§ Polecenie A: Podmień w rekordach „mattress” na „bed” i przepisz wszystko od wiersza zawierającego „Is outdoor table, located” w dół aż po koniec rekordów, a resztę zostaw bez zmian.

It is interesting since I have heard a few times that they are the same and haven't really been able to come up with a satisfactory explication as to whether this is true or not. Could you please explain where I am, and some other Polish speakers too, wrong?


Tom


PS: the subject has already been brought up in the forum: Polish: Soft consonants.


----------



## .Jordi.

Mnie również bardzo dziwi, że ktoś mógłby pomylić _wróć jutro_ z _wróci jutro_, chociażby dlatego że to _i _nie tylko zmiękcza, lecz także - w przypadku _wróci _- pełni funkcję sylabotwórczą i nie wierzę, że ktoś nie słyszy różnicy między jednosylabowym _wróć _i dwusylabowym _wróci_. Analogicznie jest w wypadku pary _słonice_ - _słońce._


----------



## slowik

I wrote that Hal1fax was wrong because she wrote incorrect comparison of sounds. 

_Ci _obviously isn't _chee_.

What I meant was the fact that the _ć _sound in the words _słońce _and _słonice _is produced by exactly the same part of the tounge and in the same part of the mouth in both words. I wrote that because Hal1fax's comparison could be misleading and make other foreigners make unnecessary mistakes. 

I am a Pole too and I know that we all can hear the difference between _wróć jutro_ and _wróci jutro_. I would like you too read my post again (especially my comparison of sounds - it's much more accurate) - maybe I wasn't too clear the first time. Am I clear now?


----------



## .Jordi.

slowik said:


> I would like you too read my post again (especially my comparison of sounds - it's much more accurate) - maybe I wasn't too clear the first time. Am I clear now?

(Fragmenty zbioru danych do rozumowania przestrzennego)
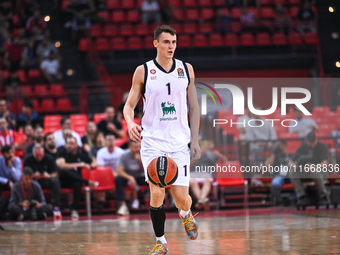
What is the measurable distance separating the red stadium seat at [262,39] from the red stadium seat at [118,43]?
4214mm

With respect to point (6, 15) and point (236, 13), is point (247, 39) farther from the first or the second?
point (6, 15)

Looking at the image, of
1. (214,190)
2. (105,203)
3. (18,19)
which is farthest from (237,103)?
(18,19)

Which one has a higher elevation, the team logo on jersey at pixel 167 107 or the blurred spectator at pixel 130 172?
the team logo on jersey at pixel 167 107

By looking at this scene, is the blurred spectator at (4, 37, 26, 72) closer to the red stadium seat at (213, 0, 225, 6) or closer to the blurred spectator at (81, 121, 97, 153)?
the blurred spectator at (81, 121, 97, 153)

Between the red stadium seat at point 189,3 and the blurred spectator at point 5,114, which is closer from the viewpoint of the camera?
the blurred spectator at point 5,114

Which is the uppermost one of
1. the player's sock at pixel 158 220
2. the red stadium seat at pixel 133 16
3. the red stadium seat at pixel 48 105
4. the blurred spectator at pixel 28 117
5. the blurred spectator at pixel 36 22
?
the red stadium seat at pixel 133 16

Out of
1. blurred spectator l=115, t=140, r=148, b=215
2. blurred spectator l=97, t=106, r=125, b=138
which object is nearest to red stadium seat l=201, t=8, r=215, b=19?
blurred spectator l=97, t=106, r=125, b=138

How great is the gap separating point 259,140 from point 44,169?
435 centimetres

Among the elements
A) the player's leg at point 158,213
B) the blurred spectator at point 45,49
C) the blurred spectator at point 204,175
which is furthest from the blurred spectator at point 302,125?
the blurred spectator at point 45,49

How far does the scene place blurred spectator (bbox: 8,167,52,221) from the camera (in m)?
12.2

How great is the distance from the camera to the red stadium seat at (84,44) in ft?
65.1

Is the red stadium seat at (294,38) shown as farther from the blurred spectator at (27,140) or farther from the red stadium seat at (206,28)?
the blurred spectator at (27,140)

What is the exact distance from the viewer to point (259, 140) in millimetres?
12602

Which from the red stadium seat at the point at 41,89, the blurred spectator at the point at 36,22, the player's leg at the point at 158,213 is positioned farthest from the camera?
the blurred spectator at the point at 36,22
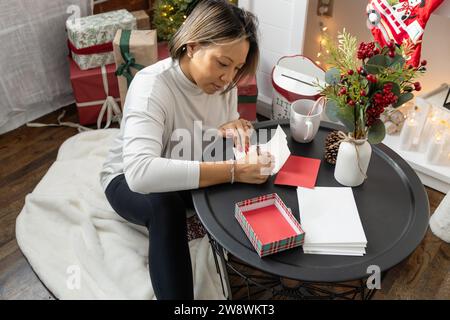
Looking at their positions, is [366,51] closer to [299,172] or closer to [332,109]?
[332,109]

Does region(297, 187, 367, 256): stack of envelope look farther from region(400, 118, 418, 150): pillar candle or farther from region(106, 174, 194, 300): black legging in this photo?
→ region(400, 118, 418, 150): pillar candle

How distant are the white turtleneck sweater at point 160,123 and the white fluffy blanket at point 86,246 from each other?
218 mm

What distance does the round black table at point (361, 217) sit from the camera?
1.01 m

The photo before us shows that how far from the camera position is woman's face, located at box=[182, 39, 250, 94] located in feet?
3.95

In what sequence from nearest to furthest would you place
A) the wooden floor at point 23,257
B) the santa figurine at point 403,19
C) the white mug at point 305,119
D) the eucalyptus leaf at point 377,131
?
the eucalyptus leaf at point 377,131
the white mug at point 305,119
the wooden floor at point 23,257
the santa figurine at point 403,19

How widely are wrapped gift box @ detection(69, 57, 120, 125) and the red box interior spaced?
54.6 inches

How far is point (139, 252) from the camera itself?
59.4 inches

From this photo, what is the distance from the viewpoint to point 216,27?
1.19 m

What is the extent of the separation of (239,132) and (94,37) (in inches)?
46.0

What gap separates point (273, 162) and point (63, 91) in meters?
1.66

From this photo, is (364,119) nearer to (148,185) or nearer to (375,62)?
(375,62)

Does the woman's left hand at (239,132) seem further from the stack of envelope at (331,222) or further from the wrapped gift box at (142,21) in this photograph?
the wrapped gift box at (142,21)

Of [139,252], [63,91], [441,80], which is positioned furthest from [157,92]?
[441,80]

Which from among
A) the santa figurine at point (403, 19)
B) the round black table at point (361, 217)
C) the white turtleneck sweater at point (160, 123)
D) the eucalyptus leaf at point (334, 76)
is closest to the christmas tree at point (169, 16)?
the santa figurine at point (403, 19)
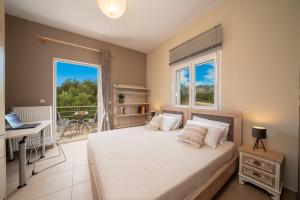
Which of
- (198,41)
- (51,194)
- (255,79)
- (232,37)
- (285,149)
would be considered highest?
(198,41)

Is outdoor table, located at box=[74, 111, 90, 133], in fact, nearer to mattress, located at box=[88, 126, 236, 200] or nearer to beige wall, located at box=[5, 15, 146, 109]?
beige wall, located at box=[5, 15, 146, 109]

§ Polecenie B: Skopiuj dokładnie ze strony wszystko od słów „What I meant” w dół aż po słowa „make unnecessary mistakes.”.

§ Pełna odpowiedź A:
Is outdoor table, located at box=[74, 111, 90, 133], in fact, nearer to bed, located at box=[88, 126, 236, 200] or nearer to beige wall, located at box=[5, 15, 146, 109]?
beige wall, located at box=[5, 15, 146, 109]

§ Pełna odpowiedź B:
What I meant was the fact that the _ć _sound in the words _słońce _and _słonice _is produced by exactly the same part of the tounge and in the same part of the mouth in both words. I wrote that because Hal1fax's comparison could be misleading and make other foreigners make unnecessary mistakes.